Karl, who had helped identify torture victims at infamous basureros de cuerpos throughout the country, understood the state’s reliance on organized terror and could lead jurors, step by horrifying step, to those who had to be responsible for the estimated 75,000 deaths in the civil war. Gonzalez, for example, had been left for dead by her torturers on a so-called “body dump” more than 30 miles from San Salvador. “If there’s a military barracks at the entrance of a road that leads to a body dump, and you can’t get to the body dump without going through a number of military blockades, then you can infer that the people who are dropping the bodies there are the military,” she says.
It took Karl more than two years to prepare for her 2 1/2 days on the stand. She read thousands of declassified cables from the U.S. State Department, Central Intelligence Agency and Defense Intelligence Agency, donating all her time, as did the plaintiffs’ lawyers and the staff of the Center for Justice and Accountability, which brought the lawsuit. Drawing on documentation provided by Amnesty International, the U.N. Truth Commission and the Organization of American States, she developed time lines and military organizational charts.
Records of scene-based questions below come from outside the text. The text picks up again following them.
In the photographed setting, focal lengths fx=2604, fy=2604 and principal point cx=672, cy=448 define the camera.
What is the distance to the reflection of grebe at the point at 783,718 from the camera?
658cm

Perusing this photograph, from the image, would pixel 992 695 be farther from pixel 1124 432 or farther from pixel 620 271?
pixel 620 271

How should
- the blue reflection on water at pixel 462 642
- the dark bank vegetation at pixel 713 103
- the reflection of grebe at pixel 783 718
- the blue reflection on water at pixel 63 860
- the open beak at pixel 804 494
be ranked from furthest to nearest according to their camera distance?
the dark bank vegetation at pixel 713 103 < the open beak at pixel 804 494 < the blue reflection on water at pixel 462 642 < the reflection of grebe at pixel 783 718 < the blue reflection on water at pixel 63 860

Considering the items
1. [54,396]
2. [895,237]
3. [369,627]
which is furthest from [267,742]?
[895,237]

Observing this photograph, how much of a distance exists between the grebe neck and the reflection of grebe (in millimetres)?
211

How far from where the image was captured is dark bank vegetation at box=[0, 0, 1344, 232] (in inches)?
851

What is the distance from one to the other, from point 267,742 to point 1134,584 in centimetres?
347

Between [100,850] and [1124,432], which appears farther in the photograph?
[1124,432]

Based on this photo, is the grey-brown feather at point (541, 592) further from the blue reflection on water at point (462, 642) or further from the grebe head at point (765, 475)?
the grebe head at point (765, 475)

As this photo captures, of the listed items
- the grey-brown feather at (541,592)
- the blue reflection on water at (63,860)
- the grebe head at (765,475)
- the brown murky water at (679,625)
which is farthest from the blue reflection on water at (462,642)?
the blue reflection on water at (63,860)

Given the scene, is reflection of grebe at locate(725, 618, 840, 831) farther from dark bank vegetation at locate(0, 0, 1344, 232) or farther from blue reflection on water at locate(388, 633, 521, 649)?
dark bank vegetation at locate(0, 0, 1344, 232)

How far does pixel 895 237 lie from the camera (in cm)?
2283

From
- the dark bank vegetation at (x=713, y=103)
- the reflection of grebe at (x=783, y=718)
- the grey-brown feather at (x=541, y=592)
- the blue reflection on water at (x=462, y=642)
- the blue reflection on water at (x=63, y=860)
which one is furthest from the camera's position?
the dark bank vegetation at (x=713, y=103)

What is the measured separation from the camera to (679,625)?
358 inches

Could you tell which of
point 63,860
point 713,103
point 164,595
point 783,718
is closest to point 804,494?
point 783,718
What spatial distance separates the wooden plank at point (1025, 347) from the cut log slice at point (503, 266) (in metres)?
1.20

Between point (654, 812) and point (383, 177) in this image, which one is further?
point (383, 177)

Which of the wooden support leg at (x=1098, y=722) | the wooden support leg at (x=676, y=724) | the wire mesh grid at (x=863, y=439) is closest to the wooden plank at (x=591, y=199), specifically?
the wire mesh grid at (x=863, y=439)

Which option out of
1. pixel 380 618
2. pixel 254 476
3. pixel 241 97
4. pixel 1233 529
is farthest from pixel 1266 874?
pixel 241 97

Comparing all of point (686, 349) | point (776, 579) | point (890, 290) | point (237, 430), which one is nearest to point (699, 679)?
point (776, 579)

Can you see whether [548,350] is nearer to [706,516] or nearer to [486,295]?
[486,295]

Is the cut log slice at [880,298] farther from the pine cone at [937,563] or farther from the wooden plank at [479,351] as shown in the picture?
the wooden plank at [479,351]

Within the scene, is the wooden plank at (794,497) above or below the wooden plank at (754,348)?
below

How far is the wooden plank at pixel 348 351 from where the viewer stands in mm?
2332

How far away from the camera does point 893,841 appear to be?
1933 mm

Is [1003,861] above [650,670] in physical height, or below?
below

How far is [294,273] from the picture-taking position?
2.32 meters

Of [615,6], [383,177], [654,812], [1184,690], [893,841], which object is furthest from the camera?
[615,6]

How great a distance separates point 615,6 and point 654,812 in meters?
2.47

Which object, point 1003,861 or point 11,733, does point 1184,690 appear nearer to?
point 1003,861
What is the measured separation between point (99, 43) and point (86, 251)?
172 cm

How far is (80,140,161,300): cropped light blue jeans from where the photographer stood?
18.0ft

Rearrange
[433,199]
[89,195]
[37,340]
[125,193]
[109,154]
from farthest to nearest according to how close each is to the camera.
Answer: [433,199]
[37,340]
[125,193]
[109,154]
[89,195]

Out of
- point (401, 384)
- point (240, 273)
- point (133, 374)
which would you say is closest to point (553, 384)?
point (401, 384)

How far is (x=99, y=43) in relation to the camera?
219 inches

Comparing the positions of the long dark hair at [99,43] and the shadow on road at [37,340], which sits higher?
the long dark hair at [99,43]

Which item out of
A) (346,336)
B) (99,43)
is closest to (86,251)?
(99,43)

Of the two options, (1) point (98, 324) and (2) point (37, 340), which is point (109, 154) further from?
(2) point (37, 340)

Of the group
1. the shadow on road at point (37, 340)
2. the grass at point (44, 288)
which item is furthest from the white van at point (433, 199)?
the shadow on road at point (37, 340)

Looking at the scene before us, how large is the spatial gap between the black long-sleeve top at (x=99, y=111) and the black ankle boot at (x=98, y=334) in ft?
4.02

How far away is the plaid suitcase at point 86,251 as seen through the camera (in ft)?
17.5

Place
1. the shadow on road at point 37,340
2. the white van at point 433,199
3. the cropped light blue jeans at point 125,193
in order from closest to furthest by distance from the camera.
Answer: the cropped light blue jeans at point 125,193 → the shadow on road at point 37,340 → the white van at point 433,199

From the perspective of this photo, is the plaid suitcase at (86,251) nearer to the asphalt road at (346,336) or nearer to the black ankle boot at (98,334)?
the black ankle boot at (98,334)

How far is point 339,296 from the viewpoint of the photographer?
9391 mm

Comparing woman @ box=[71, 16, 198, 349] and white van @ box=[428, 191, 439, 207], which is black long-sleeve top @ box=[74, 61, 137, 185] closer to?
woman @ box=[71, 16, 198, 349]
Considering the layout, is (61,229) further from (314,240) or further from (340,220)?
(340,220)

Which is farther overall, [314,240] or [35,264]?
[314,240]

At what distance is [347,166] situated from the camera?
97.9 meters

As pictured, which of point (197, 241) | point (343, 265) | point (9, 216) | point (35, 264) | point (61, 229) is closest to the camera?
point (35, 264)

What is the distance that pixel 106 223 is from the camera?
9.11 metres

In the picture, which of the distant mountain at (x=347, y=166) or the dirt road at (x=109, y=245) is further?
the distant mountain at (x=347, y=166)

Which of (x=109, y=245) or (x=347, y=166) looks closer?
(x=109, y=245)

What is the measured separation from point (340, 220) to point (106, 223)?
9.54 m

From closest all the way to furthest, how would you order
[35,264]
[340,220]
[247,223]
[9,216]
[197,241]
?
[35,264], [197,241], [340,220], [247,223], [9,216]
The plaintiffs’ attorneys had to show a pattern of gross and systematic human rights violations and prove that the accused generals knew or should have known about the abuses and failed to prevent them. Although no reference was made to a previous U.S. trial in which the jury did not find the generals liable for the 1980 torture, rape and murder of four American Maryknoll nuns, that didn’t keep Karl from talking about why the state targeted religious workers.
“The Catholic Church taught that hunger, disease, infant mortality and other misfortunes were not the will of God—that you, as a peasant, could do something about it—and the church supported workers organizing themselves,” she says. “The church was also the single most important documenter of human rights abuses, particularly under [assassinated] Archbishop Romero.”
During her cross-examination, Karl says, there came a moment when “I turned and spoke to the generals, looking straight at them. It was my only chance to say something that I knew as a political scientist: ‘If you had stopped the torture in 1979 or ’80, and if you had treated the civilian population decently, you might have won the war.’”
The military in El Salvador had long argued that the threat of communism posed an overwhelming challenge to the nation. But Karl testified that she had traveled in the guerrilla zones and talked with youngsters on the front lines. “They weren’t reading Marx or Lenin,” she added. “They were 12 and 14 years old, they were uneducated, and they told me, ‘They killed my mother, they killed my brother, they raped my sister.’ That’s what made the guerrillas a real army—the repression.”